● TASK INSTRUCTIONS
**1.** Answer these questions about the passage on the Om Telolet Om meme:
(a) Where was the video that made the phenomenon popular taken?
(b) What does the word "telolet" represent?
(c) Where does the passage say the "trucker salute" is common?
**2.** How many lines of the records contain the string "jacket"? Case counts, and the reply should be only the number.

● SUPPLIED TEXT
────────────────────────────────────────

Om Telolet Om (also known as #OmTeloletOm) is a social media meme that depicts Indonesian youths' excitement when a bus driver honks a modified horn in a rhythmic manner as they pass by. This phenomenon becomes popular after a video was uploaded to social media taken in Jepara on the island of Java. The video shows a group of youths standing at the side of a road waiting for a bus to pass by. As the bus comes near them, they will shout “Om Telolet Om”, sometimes when holding a paper with the phrase written on it.   

The word om is a term to call an older male. If translated to English, it means “uncle”, but in general, it can also mean “sir”; while telolet on the other hand represents the sound of a bus horn. Most Indonesian buses produce a rhythmatic horn or "telolet" as the name implies; while some simply produce a simple “honk”. In short, when people says: "om, telolet, om", it literally means: "Sir, honk the horn, Sir!" Specifically this shouting is directed mainly to a bus or sometimes even a truck driver. This is also equivalent to the "trucker salute" where children pump their arms as a signal to truckers to blow their airhorns, which is common in Canada, the U.S. and even Europe.

────────────────────────────────────────

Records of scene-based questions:
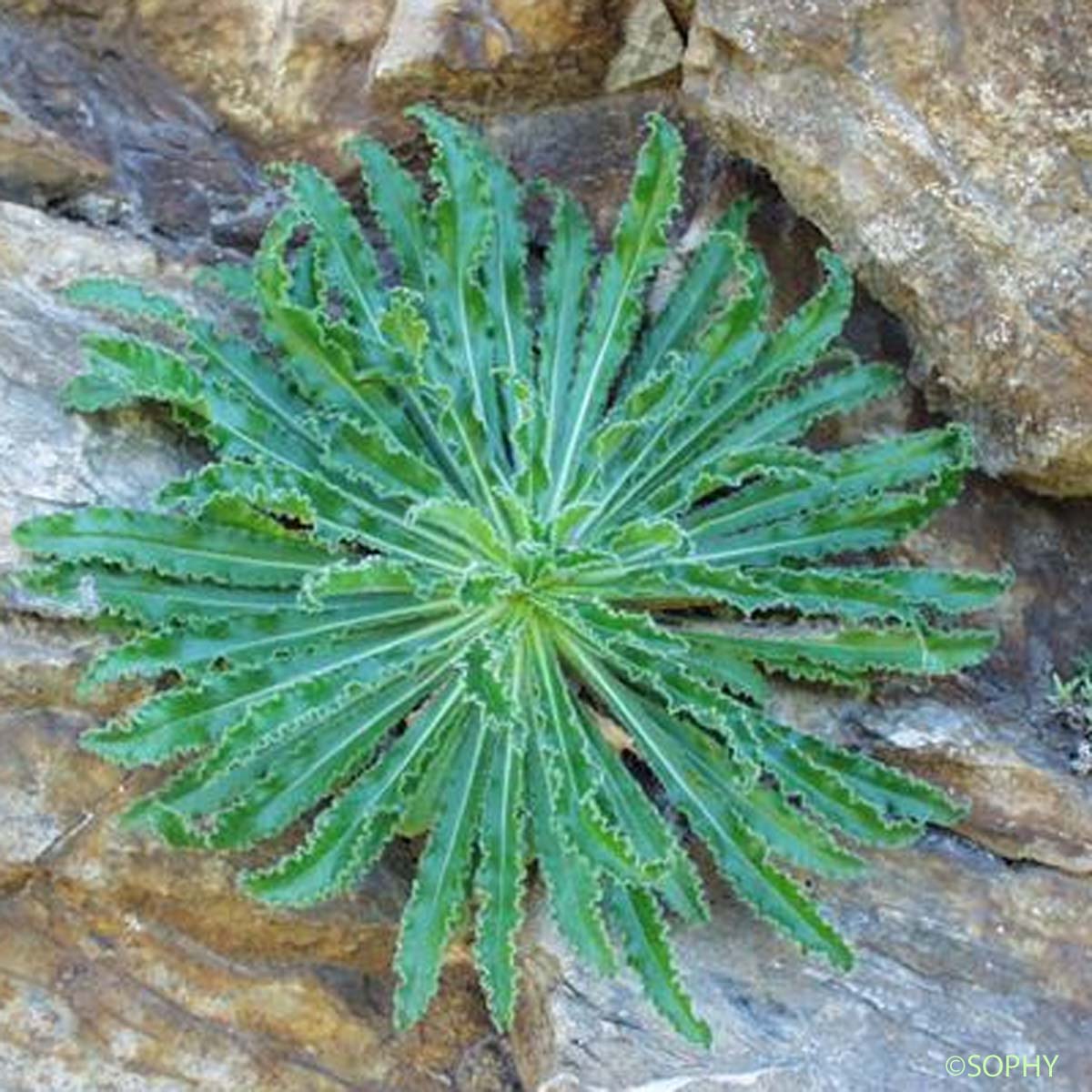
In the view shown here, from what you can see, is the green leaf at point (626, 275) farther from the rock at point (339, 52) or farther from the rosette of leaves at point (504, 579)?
the rock at point (339, 52)

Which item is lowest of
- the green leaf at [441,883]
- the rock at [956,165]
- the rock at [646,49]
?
the green leaf at [441,883]

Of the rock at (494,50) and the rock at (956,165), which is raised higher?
the rock at (956,165)

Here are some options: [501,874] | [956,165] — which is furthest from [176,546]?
[956,165]

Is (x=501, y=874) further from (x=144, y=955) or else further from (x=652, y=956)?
(x=144, y=955)

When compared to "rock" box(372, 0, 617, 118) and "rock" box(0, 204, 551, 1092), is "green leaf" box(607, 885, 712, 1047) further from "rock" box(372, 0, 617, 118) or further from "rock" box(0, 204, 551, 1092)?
"rock" box(372, 0, 617, 118)

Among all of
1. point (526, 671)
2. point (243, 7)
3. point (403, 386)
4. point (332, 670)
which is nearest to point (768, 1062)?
point (526, 671)

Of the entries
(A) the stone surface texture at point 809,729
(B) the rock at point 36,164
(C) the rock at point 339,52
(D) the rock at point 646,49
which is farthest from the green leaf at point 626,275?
(B) the rock at point 36,164

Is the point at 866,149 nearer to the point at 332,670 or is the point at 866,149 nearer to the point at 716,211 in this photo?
the point at 716,211
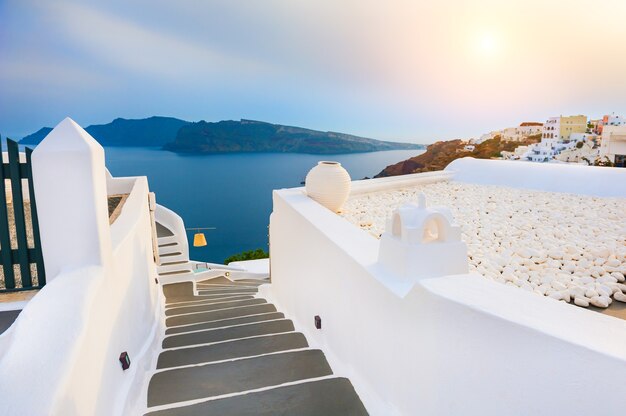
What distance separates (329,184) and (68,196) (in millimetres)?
3290

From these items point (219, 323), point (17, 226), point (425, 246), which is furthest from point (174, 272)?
point (425, 246)

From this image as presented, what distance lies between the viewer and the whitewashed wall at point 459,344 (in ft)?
3.66

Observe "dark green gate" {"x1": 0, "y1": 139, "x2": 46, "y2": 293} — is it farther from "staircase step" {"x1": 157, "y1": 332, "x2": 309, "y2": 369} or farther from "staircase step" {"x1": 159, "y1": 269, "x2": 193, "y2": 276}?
"staircase step" {"x1": 159, "y1": 269, "x2": 193, "y2": 276}

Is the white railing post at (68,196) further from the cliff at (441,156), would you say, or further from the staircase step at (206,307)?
the cliff at (441,156)

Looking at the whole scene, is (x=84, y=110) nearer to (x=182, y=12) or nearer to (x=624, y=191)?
(x=182, y=12)

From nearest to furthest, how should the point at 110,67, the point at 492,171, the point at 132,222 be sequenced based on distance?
the point at 132,222 < the point at 492,171 < the point at 110,67

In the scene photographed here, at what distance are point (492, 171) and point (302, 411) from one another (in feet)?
22.5

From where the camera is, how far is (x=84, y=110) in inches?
1432

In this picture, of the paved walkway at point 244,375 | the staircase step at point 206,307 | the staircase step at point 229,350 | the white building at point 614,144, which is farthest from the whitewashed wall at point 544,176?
the staircase step at point 229,350

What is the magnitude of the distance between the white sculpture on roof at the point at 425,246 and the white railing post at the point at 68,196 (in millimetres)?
1657

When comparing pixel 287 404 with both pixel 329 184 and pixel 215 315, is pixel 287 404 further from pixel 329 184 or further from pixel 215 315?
pixel 329 184

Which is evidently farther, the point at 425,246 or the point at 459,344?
the point at 425,246

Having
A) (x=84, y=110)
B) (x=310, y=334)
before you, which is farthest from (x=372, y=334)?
(x=84, y=110)

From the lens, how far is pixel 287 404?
207 cm
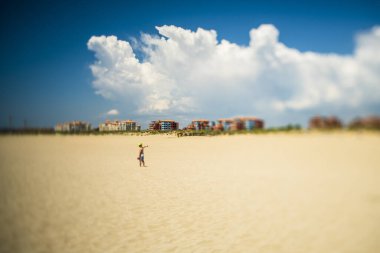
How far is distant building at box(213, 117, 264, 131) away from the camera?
4910 millimetres

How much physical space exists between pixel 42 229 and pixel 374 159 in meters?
6.37

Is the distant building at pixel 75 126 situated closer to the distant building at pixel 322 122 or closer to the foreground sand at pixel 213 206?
the foreground sand at pixel 213 206

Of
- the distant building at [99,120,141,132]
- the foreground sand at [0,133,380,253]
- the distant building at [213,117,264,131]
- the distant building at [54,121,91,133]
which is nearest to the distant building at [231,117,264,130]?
the distant building at [213,117,264,131]

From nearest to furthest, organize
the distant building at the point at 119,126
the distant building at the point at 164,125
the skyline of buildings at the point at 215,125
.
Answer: the skyline of buildings at the point at 215,125 < the distant building at the point at 164,125 < the distant building at the point at 119,126

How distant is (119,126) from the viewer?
6.71m

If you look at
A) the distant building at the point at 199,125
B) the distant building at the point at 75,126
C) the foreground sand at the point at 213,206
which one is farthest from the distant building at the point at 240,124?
the distant building at the point at 75,126

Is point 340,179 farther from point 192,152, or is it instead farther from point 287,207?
point 192,152

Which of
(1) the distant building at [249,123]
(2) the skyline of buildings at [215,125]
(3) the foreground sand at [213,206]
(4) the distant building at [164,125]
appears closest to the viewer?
(2) the skyline of buildings at [215,125]

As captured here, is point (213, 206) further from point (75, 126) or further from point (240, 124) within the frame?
point (75, 126)

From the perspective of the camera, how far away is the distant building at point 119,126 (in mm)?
6243

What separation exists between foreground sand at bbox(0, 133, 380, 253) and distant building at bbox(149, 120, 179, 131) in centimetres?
77

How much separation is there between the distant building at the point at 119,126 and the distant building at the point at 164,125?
348 millimetres

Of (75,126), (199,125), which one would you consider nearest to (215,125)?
(199,125)

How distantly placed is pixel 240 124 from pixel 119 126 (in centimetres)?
309
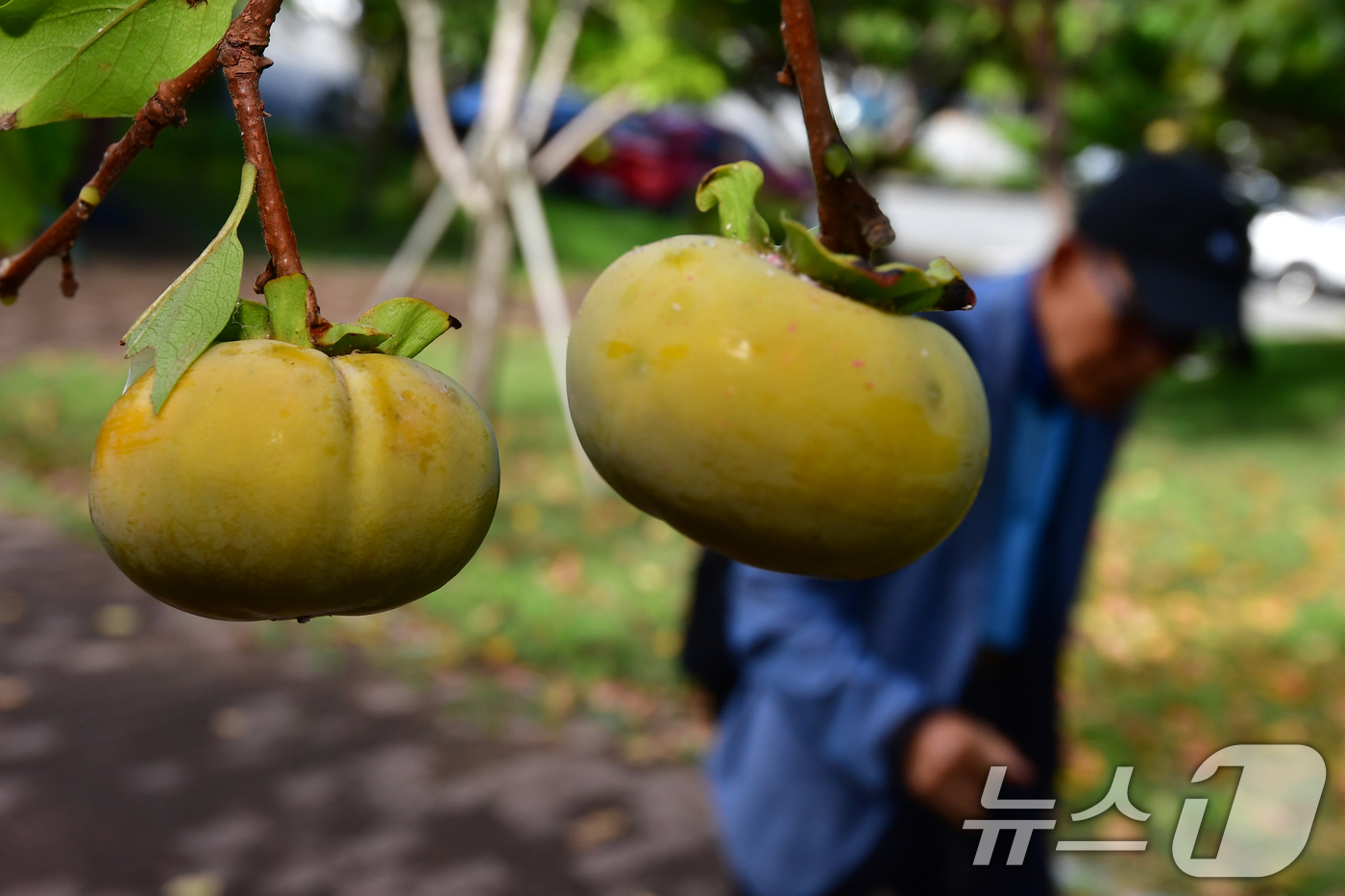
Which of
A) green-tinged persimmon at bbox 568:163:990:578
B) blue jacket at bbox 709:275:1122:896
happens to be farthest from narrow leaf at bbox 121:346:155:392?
blue jacket at bbox 709:275:1122:896

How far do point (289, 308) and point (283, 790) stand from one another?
3.83m

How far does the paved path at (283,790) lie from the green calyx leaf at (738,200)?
343cm

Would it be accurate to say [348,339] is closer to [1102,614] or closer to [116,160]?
[116,160]

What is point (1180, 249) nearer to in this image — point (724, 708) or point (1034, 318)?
point (1034, 318)

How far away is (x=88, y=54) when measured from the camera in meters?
0.59

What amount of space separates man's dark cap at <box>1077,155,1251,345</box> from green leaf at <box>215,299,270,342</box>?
7.97 ft

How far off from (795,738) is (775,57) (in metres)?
8.58

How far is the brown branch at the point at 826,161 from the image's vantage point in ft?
1.69

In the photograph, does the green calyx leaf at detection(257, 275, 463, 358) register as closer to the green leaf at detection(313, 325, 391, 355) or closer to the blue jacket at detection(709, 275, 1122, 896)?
the green leaf at detection(313, 325, 391, 355)

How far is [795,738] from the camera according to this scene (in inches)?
100

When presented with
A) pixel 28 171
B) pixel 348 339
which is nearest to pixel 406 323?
pixel 348 339

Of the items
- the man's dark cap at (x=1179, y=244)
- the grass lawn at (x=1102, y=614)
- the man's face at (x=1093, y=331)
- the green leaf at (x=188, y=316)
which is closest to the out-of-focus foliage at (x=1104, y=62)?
the grass lawn at (x=1102, y=614)

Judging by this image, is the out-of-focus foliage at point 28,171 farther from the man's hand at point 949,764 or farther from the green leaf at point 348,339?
the man's hand at point 949,764

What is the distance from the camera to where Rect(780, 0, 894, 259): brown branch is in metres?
0.52
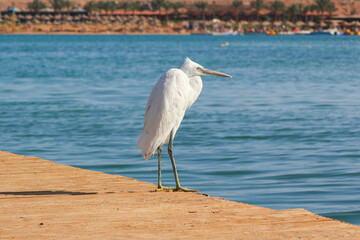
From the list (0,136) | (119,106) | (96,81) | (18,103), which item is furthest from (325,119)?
(96,81)

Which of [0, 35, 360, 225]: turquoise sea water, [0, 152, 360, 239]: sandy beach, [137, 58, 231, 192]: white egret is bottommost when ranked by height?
[0, 35, 360, 225]: turquoise sea water

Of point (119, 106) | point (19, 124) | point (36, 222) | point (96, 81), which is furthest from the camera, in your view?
point (96, 81)

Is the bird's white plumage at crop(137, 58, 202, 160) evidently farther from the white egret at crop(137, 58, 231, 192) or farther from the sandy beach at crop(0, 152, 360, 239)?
the sandy beach at crop(0, 152, 360, 239)

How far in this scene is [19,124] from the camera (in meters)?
21.2

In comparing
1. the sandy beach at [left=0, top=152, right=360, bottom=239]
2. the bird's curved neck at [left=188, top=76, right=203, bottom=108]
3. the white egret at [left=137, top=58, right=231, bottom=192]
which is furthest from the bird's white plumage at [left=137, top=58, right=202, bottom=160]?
the sandy beach at [left=0, top=152, right=360, bottom=239]

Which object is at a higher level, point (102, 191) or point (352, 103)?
point (102, 191)

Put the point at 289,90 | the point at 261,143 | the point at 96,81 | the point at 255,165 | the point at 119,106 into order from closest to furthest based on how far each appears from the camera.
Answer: the point at 255,165 → the point at 261,143 → the point at 119,106 → the point at 289,90 → the point at 96,81

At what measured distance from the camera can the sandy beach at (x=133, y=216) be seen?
6.12 m

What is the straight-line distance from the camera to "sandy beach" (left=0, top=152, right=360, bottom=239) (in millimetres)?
6125

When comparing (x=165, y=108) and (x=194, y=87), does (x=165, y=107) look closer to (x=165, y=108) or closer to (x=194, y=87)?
(x=165, y=108)

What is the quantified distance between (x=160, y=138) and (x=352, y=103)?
1929cm

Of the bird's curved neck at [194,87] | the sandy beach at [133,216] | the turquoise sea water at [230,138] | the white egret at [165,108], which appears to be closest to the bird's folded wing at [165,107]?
the white egret at [165,108]

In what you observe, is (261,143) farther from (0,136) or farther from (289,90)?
(289,90)

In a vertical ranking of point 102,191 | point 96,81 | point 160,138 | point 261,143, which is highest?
point 160,138
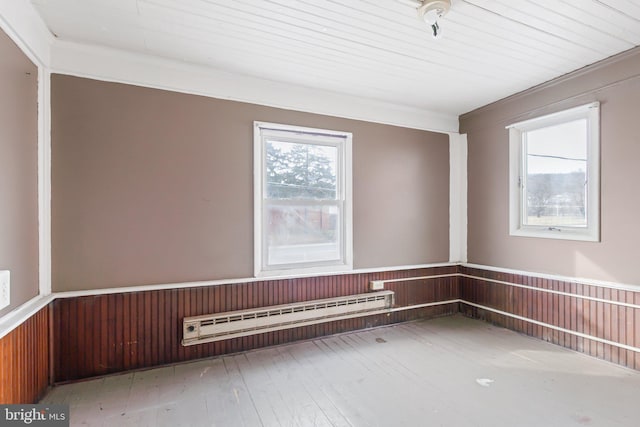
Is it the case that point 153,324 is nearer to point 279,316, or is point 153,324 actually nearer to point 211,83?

────────────────────────────────────────

● WORKED SOLUTIONS
**1.**
(a) In Jepara, on the island of Java.
(b) The sound of a bus horn.
(c) In Canada, the U.S. and Europe.

**2.** 3